275 F. 834 | 5th Cir. | 1921
Swift filed his petition to be adjudged a bankrupt on November 6, 1917, and was so adjudicated on November 8. On June 7, 1918, the Bank of Elberton filed a petition to vacate the order adjudicating Swift a bankrupt. On October 29, 1918, Swift filed his application for a final discharge. The petition to vacate the order adjudging Swift a bankrupt was litigated in the District Court. and in the Circuit Court of Appeals until February 22, 1921, when the mandate from this court was made the judgment of the District Court.

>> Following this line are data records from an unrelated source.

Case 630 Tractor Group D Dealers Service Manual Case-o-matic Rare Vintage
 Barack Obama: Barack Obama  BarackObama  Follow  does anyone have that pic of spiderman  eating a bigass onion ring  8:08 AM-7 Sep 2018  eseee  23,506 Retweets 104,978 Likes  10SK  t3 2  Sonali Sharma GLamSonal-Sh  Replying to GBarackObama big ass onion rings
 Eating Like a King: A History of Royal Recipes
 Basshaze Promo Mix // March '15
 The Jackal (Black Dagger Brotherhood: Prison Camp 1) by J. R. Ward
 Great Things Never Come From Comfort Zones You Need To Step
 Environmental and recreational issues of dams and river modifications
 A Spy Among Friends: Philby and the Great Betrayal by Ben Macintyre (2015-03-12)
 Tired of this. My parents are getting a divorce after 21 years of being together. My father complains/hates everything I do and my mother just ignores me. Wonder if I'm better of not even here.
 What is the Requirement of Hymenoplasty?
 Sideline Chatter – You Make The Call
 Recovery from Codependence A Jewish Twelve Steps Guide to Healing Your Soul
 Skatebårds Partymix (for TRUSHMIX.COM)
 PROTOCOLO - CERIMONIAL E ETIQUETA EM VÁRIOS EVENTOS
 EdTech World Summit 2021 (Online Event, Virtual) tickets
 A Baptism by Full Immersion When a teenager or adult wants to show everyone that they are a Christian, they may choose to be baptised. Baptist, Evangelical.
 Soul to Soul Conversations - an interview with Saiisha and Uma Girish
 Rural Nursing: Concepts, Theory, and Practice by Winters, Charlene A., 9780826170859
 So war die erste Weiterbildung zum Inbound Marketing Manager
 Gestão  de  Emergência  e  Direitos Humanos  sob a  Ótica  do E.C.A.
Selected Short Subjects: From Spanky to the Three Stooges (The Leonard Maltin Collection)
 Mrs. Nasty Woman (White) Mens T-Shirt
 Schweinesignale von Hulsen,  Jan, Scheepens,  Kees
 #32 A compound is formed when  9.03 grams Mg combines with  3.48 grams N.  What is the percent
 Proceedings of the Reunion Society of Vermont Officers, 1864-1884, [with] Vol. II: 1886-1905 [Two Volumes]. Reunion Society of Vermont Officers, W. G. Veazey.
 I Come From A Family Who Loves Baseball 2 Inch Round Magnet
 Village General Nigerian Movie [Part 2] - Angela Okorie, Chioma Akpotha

During April, 1921, the application for discharge was advertised, and set for a hearing on May 7, 1921. The Bank of Elberton then filed its motion to dismiss such application for want of earlier prosecution. The District Judge overruled said motion to dismiss, holding
We think the District Judge decided correctly in holding that the bankrupt was not in laches in not pressing his application for discharge, during the pendency of the petition of the bank to vacate the order adjudicating him a bankrupt. If this petition had been sustained, it would have disposed of the application for discharge. It was in its nature a matter to be first disposed of, before the time of the court was taken up on the application to grant the bankrupt a final discharge. The bank does not contend that the application should have been decided until its petition was disposed of, but that the court should have heard the evidence on the application to discharge, and have withheld judgment until the petition to vacate had been finally disposed of.
This, at best, is an unusual method of trying an issue, and certainly, as the court below held, the bank, if special reasons for such a course existed, could have moved in the matter of hearing. Unquestionably the court could have declined to hear a matter in this way, or to hear the application to grant a final discharge, pending the termination of the proceeding to set aside the order of adjudication. His judgment on such a matter would have involved the exercise of a discretion with which this court would not interfere in the absence of an error of law, clearly pointed out. In re Neal (D. C.) 270 Fed. 289.
The case is wholly unlike that of Lindeke v. Converse, 198 Fed. 618, 117 C. C. A. 322, which presented a delay without legal excuse or reason for over four years of the setting down of an application for discharge, which had been filed, by permissive order, after the regular time for filing had elapsed.
The petition to superintend and revise is therefore denied.